Overcoming Data Blindness

May 31, 2018 by 

This piece originally aired in the Journal of Business Strategy, Vol. 39 Issue: 2

Every day brings a new and astonishing application of “alternative data,” the increasingly visible wave breaking on the shores of the Big Data lake. In an age of radically increasing data transparency, companies are in an ever-accelerating hunt for data-driven insights that can help them understand customers better and increase performance and profitability. This scramble for data is perhaps most pronounced among big asset managers seeking under the radar trading hints but can be found across the full spectrum of industry sectors. The internet of things and aspects of artificial intelligence, such as natural language processing and facial recognition, are all being mined for data leading to insights to give companies and investors a meaningful edge.

Business executives can’t leave data analytics to the specialists but need real mastery in order not to be blindsided by the increasing diverse and intrusive ways the field is being used.

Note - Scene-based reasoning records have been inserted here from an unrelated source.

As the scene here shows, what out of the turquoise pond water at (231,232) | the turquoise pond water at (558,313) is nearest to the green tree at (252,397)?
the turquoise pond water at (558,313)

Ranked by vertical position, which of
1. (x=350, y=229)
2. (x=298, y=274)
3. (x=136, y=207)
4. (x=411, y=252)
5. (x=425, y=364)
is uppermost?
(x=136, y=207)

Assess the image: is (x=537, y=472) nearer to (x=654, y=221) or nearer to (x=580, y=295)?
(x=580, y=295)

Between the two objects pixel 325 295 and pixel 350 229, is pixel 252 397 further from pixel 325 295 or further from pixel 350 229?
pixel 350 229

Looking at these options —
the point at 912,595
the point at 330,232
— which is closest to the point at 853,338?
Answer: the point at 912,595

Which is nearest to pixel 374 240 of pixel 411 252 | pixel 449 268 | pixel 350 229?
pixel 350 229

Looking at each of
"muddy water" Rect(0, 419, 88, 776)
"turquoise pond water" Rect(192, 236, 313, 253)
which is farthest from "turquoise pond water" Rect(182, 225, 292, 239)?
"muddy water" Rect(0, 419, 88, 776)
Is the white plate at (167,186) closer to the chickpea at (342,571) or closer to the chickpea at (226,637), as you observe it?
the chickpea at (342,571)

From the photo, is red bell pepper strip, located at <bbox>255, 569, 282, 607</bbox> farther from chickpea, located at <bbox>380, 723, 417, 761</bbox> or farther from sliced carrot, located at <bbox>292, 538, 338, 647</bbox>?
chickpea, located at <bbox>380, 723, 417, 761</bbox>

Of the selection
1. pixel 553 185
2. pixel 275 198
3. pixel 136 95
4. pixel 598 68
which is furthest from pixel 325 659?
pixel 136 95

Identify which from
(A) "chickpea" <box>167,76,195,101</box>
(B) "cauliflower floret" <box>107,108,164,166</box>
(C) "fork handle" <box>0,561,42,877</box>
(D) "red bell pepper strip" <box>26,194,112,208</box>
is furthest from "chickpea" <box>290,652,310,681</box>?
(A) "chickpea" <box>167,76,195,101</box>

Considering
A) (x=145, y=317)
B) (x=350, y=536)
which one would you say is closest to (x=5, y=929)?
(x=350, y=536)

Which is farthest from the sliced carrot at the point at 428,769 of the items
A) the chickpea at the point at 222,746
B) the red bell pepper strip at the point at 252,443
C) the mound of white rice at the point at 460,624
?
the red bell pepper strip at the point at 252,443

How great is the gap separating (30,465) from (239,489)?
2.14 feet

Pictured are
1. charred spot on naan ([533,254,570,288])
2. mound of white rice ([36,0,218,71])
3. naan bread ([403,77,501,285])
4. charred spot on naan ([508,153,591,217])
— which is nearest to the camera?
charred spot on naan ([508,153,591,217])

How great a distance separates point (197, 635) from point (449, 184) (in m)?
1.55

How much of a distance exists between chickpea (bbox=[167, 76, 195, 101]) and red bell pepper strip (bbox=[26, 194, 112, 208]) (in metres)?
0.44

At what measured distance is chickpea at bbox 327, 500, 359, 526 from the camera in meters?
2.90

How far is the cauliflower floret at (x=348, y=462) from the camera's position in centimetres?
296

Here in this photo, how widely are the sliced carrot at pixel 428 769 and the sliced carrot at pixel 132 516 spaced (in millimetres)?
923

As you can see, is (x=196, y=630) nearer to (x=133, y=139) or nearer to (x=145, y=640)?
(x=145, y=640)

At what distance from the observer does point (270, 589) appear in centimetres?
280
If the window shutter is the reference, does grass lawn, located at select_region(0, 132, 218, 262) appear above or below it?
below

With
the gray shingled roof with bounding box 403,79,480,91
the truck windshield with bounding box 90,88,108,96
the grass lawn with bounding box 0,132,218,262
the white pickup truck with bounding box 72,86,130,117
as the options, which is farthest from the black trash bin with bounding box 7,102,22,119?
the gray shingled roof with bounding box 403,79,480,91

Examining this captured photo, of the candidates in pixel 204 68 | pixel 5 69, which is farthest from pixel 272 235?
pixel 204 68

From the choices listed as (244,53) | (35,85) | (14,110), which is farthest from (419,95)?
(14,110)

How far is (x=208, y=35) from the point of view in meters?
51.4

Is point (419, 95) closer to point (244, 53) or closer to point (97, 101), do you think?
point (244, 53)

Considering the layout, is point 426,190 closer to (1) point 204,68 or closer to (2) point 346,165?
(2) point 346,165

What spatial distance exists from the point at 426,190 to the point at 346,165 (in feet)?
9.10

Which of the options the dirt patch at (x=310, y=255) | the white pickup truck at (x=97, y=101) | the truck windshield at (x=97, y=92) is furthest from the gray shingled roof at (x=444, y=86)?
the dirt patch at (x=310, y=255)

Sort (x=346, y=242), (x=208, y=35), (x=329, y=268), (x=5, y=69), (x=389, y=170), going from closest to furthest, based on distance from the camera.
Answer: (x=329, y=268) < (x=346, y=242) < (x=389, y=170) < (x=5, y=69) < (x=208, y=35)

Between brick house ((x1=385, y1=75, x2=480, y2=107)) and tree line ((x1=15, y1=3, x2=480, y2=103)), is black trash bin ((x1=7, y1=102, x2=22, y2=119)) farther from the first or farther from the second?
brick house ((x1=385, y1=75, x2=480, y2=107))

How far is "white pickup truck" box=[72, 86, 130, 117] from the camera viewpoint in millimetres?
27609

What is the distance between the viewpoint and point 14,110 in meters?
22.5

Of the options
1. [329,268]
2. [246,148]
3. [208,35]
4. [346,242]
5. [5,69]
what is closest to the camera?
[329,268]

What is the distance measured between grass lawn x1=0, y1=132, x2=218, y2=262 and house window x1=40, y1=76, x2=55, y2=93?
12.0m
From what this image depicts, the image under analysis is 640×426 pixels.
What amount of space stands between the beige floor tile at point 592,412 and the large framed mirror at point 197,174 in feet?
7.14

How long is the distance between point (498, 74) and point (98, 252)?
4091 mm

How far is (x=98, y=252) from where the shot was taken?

For most of us, however, the explosion of data sets has led to a condition not unlike snow blindness – the harder we look the less we can see. As the ability to identify, manage and extract powerful insights from larger data sets becomes an increasingly important source of competitive advantage, we need to develop more robust skills for leaders outside the lab. In the struggle for this advantage, those companies that develop the data analytics “muscle” of their non-specialist leadership will rapidly widen the gap separating them from their less farsighted peers. Those executives closest to the customer are those who will most need to understand how to query this logarithmically expanding data universe.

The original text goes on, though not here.